Intelligence Agent

Inspiration## Inspiration

What inspired you to build this project?

Traditional competitive intelligence is broken:

Costs $50,000-$150,000/year for enterprise platforms
Requires 20+ hours/week of manual analyst work
Data scattered across sources (patents, jobs, news, code)
Insights arrive too late to inform strategic decisions
Human analysts struggle to correlate patterns across domains

I watched strategy teams spend entire days manually checking USPTO patent filings, scraping job boards, reading news articles, and browsing GitHub repos—only to miss critical signals because the data points were never connected.

The question: What if an AI agent could autonomously gather all this data, correlate patterns humans miss, and deliver strategic predictions in under 60 seconds?

What it does

Explain what your project does in simple terms.

IntelAgent is a fully autonomous AI competitive intelligence platform that:

Gathers Intelligence - Automatically collects data from 4 sources:
- Patents (via Fivetran Custom Connector + BigQuery) → R&D focus and IP strategy
- Job Postings (via Cloud Functions + Firestore) → Hiring patterns and org priorities
- News Coverage (via Cloud Functions + Firestore) → Public narrative and partnerships
- GitHub Activity (via Cloud Functions + Firestore) → Developer ecosystem strategy
Analyzes Patterns - Gemini 2.5 Pro autonomously:
- Chooses which tools to call based on the query
- Executes function calls in parallel for speed
- Cross-correlates signals to find non-obvious insights
- Adapts when data is unavailable (graceful degradation)
Generates Predictions - Produces:
- Executive summary with strategic direction
- Detailed analysis across all 4 intelligence sources
- Evidence-based 30/60/90-day forecasts with confidence levels
- Transparent reasoning showing how conclusions were reached

Example Query: "Analyze Anthropic's strategic direction"

Agent Output (in 45 seconds):

Found 6 patents (all AI agent automation → product direction clear)
Analyzed 224 jobs (67% sales vs 12% R&D → enterprise pivot)
Reviewed 57 news articles (Google Cloud partnership → infrastructure scaling)
Examined 50 GitHub repos (151K stars → strong developer adoption)

Prediction: Enterprise platform launch in 30-60 days (HIGH confidence) Evidence: Sales hiring surge + Google Cloud partnership + enterprise safety patents + developer SDK maturity

How I built it

Describe your technical implementation.

Architecture (9 services working together):

Fivetran Custom Connector
  └─ USPTO Patents API → BigQuery patent_intelligence dataset

Cloud Functions Gen 2 (Data Collectors)

------

WHAT TO PRODUCE »
Reproduce the intelligence agent write-up above, starting with "I watched strategy" and going on through "were never connected.", and switch "strategy teams" to "research teams".

------

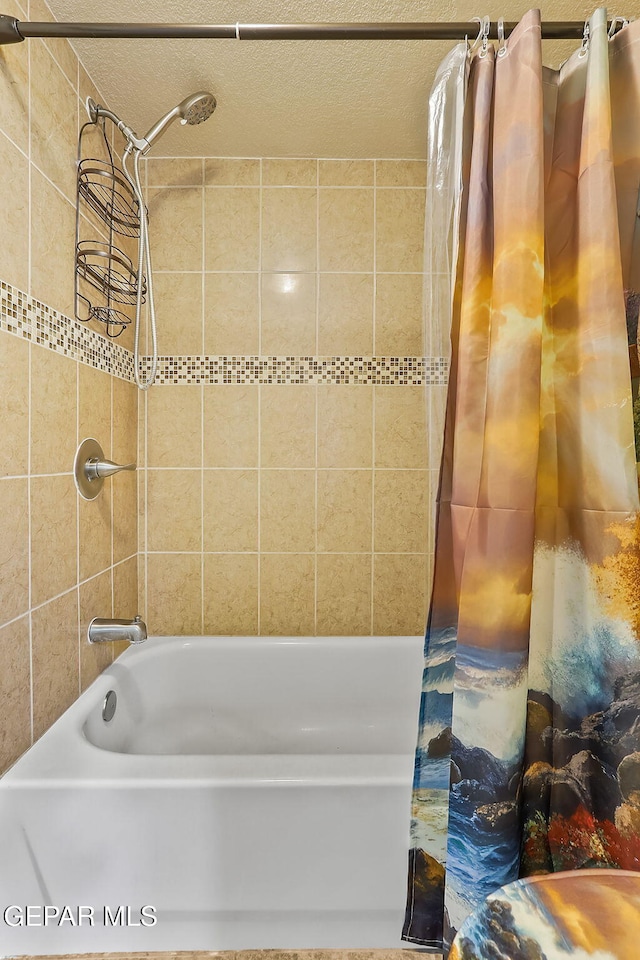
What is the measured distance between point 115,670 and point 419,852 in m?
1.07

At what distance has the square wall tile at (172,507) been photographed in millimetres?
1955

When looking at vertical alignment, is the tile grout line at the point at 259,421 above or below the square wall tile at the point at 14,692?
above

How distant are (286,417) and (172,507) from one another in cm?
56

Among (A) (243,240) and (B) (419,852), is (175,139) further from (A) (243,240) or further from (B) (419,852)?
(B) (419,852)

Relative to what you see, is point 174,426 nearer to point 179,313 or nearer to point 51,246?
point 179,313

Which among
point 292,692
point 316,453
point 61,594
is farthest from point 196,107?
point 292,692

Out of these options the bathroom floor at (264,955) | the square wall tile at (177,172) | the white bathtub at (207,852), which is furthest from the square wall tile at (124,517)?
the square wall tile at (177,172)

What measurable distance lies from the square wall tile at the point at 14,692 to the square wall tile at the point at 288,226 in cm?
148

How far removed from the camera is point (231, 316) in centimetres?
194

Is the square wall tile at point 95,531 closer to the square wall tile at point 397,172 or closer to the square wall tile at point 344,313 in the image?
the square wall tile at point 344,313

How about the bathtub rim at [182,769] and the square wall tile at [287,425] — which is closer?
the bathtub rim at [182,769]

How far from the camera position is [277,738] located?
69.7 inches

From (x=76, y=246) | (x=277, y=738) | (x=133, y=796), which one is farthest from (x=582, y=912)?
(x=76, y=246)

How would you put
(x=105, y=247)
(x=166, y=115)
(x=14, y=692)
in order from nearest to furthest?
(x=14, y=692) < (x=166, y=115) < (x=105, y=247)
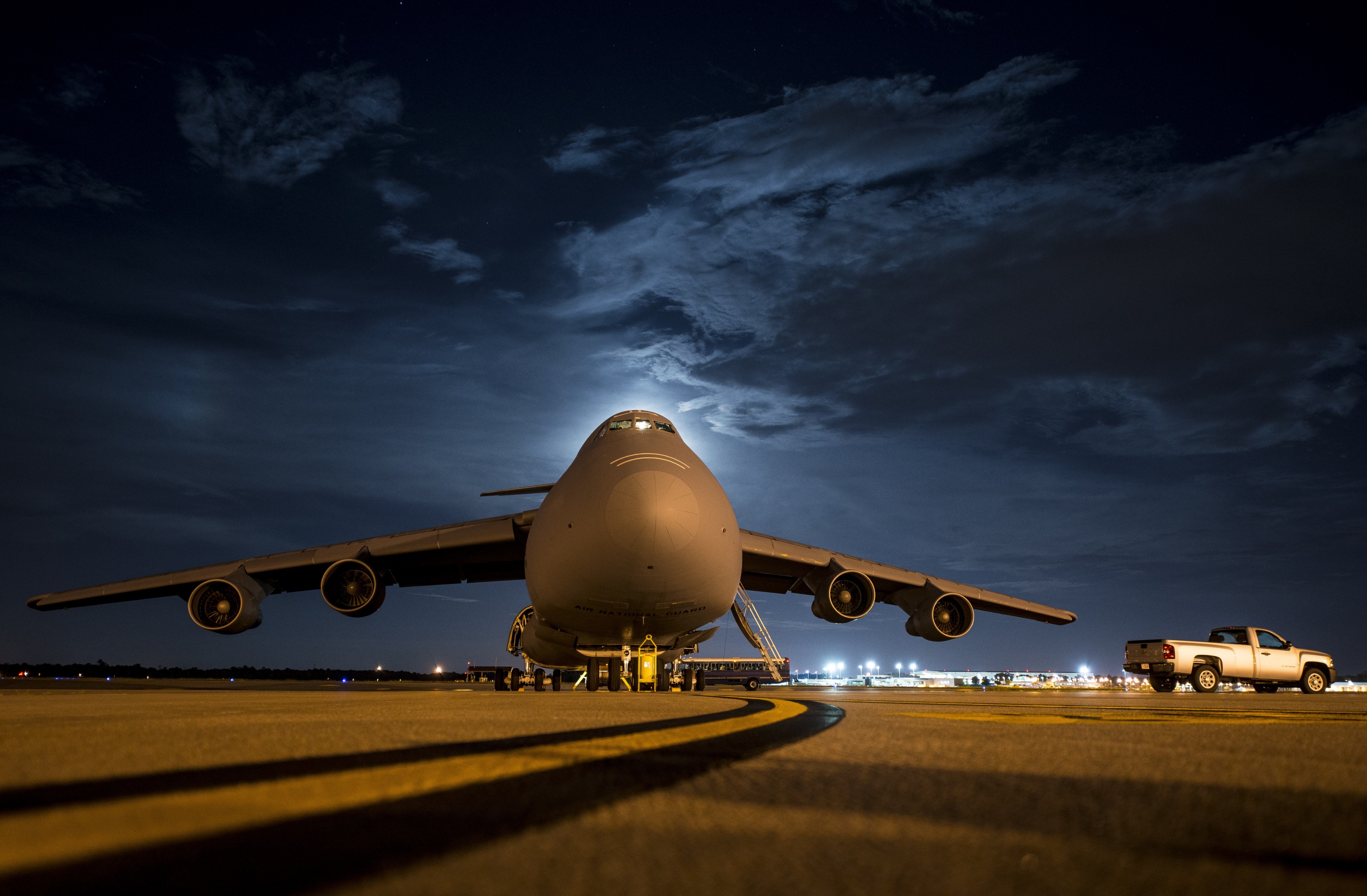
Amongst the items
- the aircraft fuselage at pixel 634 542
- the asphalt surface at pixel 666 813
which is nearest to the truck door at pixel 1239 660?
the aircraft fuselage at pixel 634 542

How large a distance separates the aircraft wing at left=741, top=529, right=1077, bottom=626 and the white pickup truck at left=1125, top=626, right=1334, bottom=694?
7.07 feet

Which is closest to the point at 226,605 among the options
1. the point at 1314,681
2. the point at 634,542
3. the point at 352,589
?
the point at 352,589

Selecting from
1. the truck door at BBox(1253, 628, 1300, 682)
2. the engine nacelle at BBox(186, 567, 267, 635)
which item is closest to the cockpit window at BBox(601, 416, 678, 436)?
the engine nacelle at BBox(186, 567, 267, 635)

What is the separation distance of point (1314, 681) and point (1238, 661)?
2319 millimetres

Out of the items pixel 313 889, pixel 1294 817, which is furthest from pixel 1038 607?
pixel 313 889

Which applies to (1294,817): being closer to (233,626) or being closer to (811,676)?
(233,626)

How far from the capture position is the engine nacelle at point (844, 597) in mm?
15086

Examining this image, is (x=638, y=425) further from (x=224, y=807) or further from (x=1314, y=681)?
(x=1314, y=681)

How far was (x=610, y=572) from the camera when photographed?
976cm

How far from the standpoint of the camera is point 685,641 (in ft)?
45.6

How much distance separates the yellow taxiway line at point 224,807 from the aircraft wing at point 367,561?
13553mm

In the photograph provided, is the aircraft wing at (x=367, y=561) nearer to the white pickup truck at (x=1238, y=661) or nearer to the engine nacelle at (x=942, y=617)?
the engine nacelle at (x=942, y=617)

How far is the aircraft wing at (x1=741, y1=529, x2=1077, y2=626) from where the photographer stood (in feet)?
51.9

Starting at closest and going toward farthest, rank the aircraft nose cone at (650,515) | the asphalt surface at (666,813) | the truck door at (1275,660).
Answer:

------

WRITTEN RESPONSE »
I watched research teams spend entire days manually checking USPTO patent filings, scraping job boards, reading news articles, and browsing GitHub repos—only to miss critical signals because the data points were never connected.